◆ **GIVEN TEXT**
New Insight Into the Evolution of Sight From 54 Million Year-Old Fossil
Fossilized flies that lived 54 million years ago have revealed a surprising twist to the tale of how insects’ eyes evolved. These craneflies, unveiled in Nature today, show that insect eyes trap light the same way as human eyes, using the pigment melanin – yet another example of evolution finding similar solutions to similar problems.
Evolutionary biologists have always been fascinated by eyes. Charles Darwin, anticipating the skeptics, devoted a long explanation of how random mutation followed by natural selection could readily fashion such “organs of extreme perfection”. It is not surprising that these useful adaptations have evolved repeatedly across the animal kingdom – octopuses and squids, for instance, have independently acquired eyes uncannily similar to ours.
Vision is so vital that most animals today have photoreceptors of some kind. Notable exceptions include creatures that live in total darkness, such as in caves or the deep ocean.

◆ **EXERCISE OBJECTIVE**
Continue the article on 54-million-year-old fossil flies and the evolution of insect eyes, picking up right after its last sentence.

◆ **RECORD EXTRACTS**
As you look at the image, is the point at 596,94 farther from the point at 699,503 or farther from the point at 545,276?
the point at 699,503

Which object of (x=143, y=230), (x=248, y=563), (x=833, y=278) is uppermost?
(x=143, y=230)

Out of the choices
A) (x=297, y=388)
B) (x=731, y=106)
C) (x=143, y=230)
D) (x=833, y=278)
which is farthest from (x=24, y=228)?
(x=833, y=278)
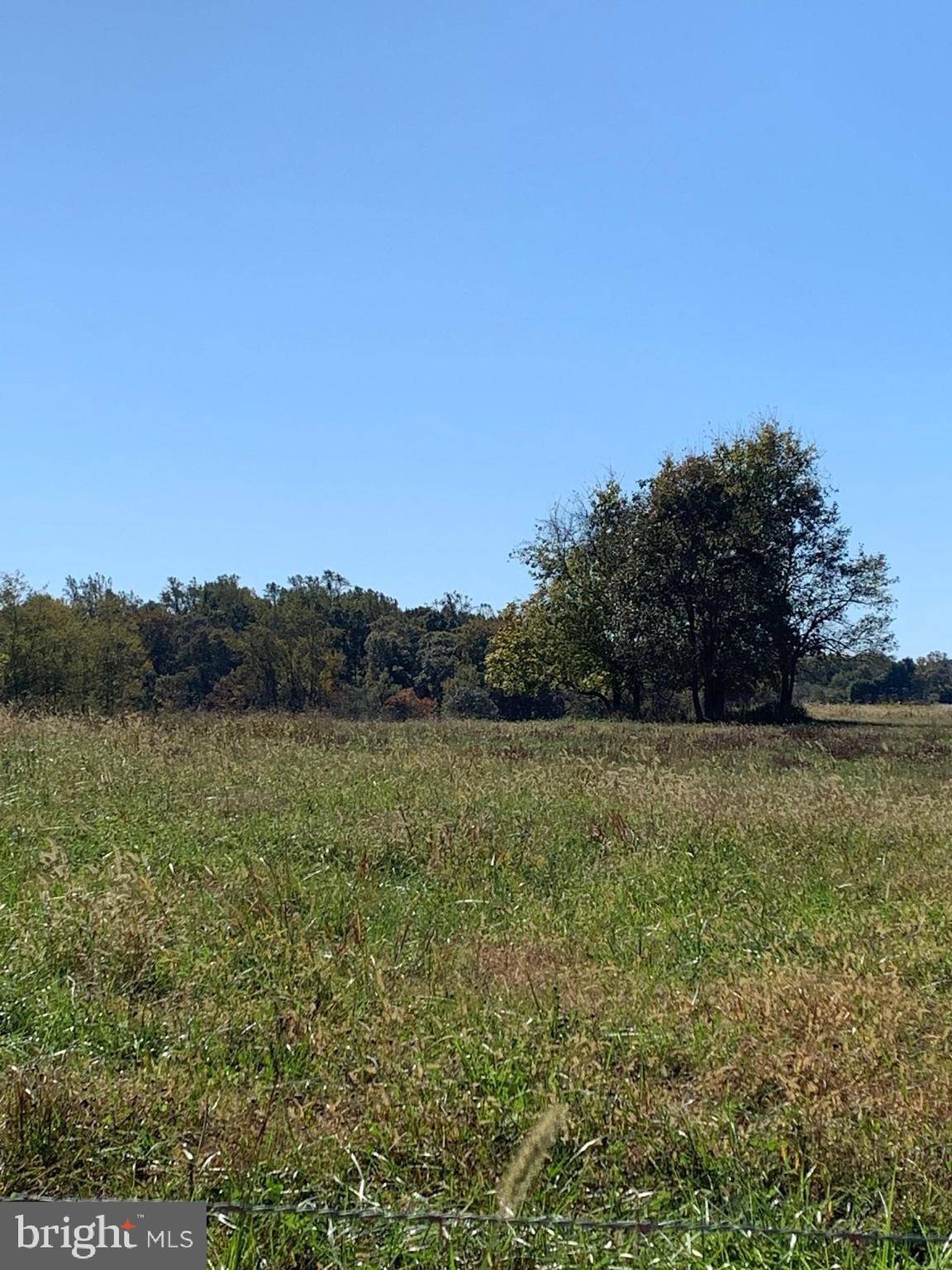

◆ **RESULT FOR THIS TASK**
Yet the fossil record of eyes is very poor. The rock record generally preserves hard parts such as bones and shells. Eyes and other soft tissues, such as nerves, veins, and intestines, are preserved only under exceptional circumstances.
Exceptionally preserved insect fossils
Because eyes are icons of evolution yet rarely fossilized, the discovery of perfectly preserved eyes from 54 million-year-old insects is noteworthy. In their new study, researchers led by Johan Lindgren of Lund University in Sweden collected and analyzed eyes from 23 craneflies – long-legged relatives of pesky houseflies.
The fossils were exquisitely preserved in sediments containing high levels of fine-grained volcanic ash. They were unearthed in what is now chilly Denmark, but back then was a tropical paradise with abundant insect life.
The fossilized eyes were surprisingly similar to our own eyes in one important way. The back of our eyeball, called the choroid, is dark and opaque; this protects against ultraviolet radiation and also stops stray light bouncing around and interfering with vision. In human eyes, this anti-reflective layer contains high levels of the pigment melanin, the same molecule involved in skin pigmentation (hence terms such as “melanoma”).
Insects, too, have dark anti-reflective layers in their eyes, but this was long thought to consist entirely of a different molecule, ommochrome. Given that insect eyes arose independently from our own and have an entirely different structure, it seems reasonable that their molecular machinery would also be different.
Eyes like our own?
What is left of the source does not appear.